→ **PAGE TEXT**
EMS Technologies, Inc.
2007 Stock Incentive Plan

Restricted Stock Award
Restriction Agreement
With
Gary B. Shell

May 2, 2008

Dear Gary:

The EMS 2007 Stock Incentive Plan (the “Plan”) is intended as an incentive to achieve the objectives of EMS Technologies, Inc. (the “Company”), through employee participation in the Company’s success and growth. The Plan provides an opportunity for eligible employees to acquire or increase their proprietary interest in the Company, and, as to officers, is administered by the Compensation Committee of the Board of Directors (the “Committee”). The Committee has granted you an award of Restricted Stock (as defined in the Plan) effective the date hereof, and has authorized me to prepare and enter into this Restriction Agreement with you.

In consideration of the mutual covenants herein contained, and for other good and valuable consideration, the Company and you as an employee of the Company do hereby agree as follows:

1. Grant of Shares. Pursuant to action of the Committee, the Company has granted to you 3,000 shares of Restricted Stock (the “Shares”). This award is in all respects made subject to the terms and conditions of the Plan, a copy of which has been provided to you. By signing and returning a copy of this Agreement to the Company, you agree to all of the terms and conditions of the Plan for yourself, any designated beneficiary and your heirs, executors, administrators or personal representatives. Terms used in this Agreement which are defined in the Plan shall have the meanings set forth in the Plan. In the event of any conflict between the Plan and this Agreement, the Plan shall control.

→ **WRITTEN INSTRUCTION**
In the restricted stock agreement, how many shares of Restricted Stock does the Company grant?

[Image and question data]
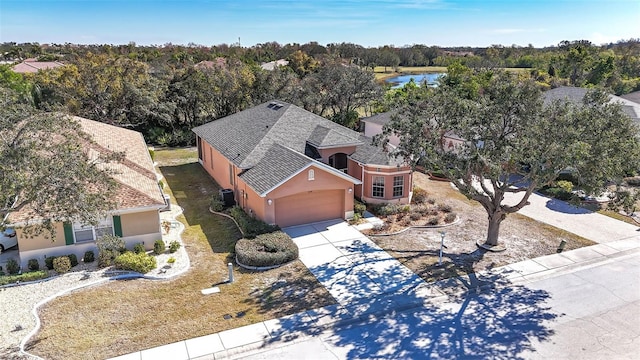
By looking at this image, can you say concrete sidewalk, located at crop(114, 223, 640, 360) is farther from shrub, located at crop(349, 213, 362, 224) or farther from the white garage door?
shrub, located at crop(349, 213, 362, 224)

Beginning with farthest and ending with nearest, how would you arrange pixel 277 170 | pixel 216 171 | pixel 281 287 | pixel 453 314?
pixel 216 171
pixel 277 170
pixel 281 287
pixel 453 314

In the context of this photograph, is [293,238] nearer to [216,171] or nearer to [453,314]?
[453,314]

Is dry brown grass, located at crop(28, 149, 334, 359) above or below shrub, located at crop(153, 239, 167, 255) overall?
below

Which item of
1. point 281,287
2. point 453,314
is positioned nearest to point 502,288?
point 453,314

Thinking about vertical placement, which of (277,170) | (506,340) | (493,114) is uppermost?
(493,114)

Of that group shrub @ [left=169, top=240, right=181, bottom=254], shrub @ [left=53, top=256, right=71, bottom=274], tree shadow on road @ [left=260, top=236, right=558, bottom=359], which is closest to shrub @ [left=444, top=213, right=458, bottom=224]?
tree shadow on road @ [left=260, top=236, right=558, bottom=359]

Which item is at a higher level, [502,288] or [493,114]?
[493,114]

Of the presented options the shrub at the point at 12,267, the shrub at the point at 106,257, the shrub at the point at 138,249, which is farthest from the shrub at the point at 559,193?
the shrub at the point at 12,267
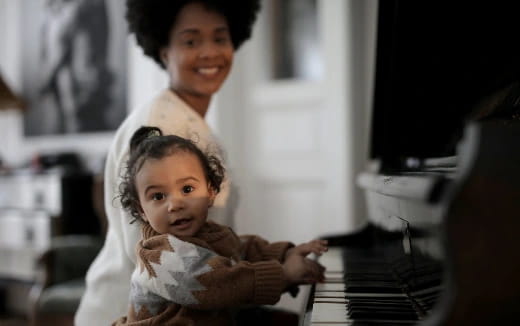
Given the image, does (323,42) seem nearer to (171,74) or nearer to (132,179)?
(171,74)

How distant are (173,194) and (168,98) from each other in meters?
0.35

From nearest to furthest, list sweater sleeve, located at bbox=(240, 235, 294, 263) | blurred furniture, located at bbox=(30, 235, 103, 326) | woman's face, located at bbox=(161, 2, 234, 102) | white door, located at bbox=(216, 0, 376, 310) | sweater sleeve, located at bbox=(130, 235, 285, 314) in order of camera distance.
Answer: sweater sleeve, located at bbox=(130, 235, 285, 314)
sweater sleeve, located at bbox=(240, 235, 294, 263)
woman's face, located at bbox=(161, 2, 234, 102)
blurred furniture, located at bbox=(30, 235, 103, 326)
white door, located at bbox=(216, 0, 376, 310)

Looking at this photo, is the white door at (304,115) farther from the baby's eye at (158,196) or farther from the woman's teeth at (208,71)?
the baby's eye at (158,196)

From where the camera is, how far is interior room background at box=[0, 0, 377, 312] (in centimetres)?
288

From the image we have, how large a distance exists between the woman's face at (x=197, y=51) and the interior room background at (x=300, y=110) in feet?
4.75

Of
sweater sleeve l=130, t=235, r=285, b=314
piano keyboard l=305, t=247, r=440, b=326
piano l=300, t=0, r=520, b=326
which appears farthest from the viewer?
sweater sleeve l=130, t=235, r=285, b=314

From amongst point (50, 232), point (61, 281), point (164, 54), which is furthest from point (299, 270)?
point (50, 232)

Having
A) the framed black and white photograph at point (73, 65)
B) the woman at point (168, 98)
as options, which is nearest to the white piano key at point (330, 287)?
the woman at point (168, 98)

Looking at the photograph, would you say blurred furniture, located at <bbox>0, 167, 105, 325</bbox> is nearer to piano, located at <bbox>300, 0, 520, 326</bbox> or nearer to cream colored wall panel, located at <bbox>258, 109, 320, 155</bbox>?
cream colored wall panel, located at <bbox>258, 109, 320, 155</bbox>

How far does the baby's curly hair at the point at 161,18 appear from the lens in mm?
1250

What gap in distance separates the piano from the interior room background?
3.50ft

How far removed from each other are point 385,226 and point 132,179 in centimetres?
55

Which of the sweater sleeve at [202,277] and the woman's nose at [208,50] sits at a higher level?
the woman's nose at [208,50]

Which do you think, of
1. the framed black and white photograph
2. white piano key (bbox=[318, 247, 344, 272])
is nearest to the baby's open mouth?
white piano key (bbox=[318, 247, 344, 272])
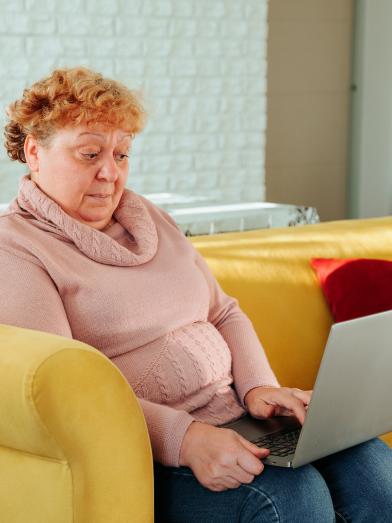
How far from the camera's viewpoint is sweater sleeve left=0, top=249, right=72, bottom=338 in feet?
5.58

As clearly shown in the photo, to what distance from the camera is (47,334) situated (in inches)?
61.9

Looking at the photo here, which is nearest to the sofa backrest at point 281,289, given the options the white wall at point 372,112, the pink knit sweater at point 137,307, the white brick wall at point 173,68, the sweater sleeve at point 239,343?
the sweater sleeve at point 239,343

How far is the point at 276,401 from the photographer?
1.90 meters

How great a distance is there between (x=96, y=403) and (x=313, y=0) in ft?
18.7

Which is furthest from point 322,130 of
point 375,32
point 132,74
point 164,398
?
point 164,398

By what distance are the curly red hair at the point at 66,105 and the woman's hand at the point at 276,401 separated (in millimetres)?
615

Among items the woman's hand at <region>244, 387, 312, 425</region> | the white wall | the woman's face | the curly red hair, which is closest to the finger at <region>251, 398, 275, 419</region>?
the woman's hand at <region>244, 387, 312, 425</region>

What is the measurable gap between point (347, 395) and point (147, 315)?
47 centimetres

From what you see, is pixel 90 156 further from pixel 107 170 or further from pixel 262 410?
pixel 262 410

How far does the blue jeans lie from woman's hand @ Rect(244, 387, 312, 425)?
0.12 metres

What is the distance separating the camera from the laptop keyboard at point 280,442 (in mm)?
1710

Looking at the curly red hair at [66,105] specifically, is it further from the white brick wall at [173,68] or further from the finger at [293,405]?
the white brick wall at [173,68]

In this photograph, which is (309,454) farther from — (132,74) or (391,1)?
(391,1)

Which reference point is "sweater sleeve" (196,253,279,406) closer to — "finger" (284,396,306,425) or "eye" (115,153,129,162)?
"finger" (284,396,306,425)
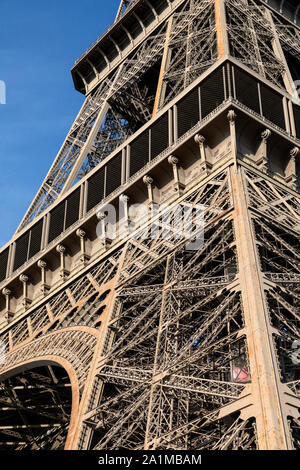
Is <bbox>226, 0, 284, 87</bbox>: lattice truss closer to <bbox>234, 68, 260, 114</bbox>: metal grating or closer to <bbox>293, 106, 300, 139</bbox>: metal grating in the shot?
<bbox>293, 106, 300, 139</bbox>: metal grating

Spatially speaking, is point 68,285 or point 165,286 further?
point 68,285

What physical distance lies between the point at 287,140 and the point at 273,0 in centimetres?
2069

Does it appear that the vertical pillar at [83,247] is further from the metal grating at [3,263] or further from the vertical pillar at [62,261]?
the metal grating at [3,263]

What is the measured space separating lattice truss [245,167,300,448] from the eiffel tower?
2.6 inches

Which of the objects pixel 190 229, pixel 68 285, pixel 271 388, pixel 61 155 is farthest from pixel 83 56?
pixel 271 388

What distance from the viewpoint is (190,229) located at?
2453cm

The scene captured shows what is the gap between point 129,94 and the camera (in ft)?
144

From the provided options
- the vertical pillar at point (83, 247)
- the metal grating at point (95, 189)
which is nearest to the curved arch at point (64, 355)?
the vertical pillar at point (83, 247)

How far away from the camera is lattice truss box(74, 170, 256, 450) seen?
17234 millimetres

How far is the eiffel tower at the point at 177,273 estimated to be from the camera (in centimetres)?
1786

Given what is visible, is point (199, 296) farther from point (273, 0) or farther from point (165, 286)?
point (273, 0)

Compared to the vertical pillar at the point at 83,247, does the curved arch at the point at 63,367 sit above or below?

→ **RESPONSE TO THE TASK**
3,000 shares.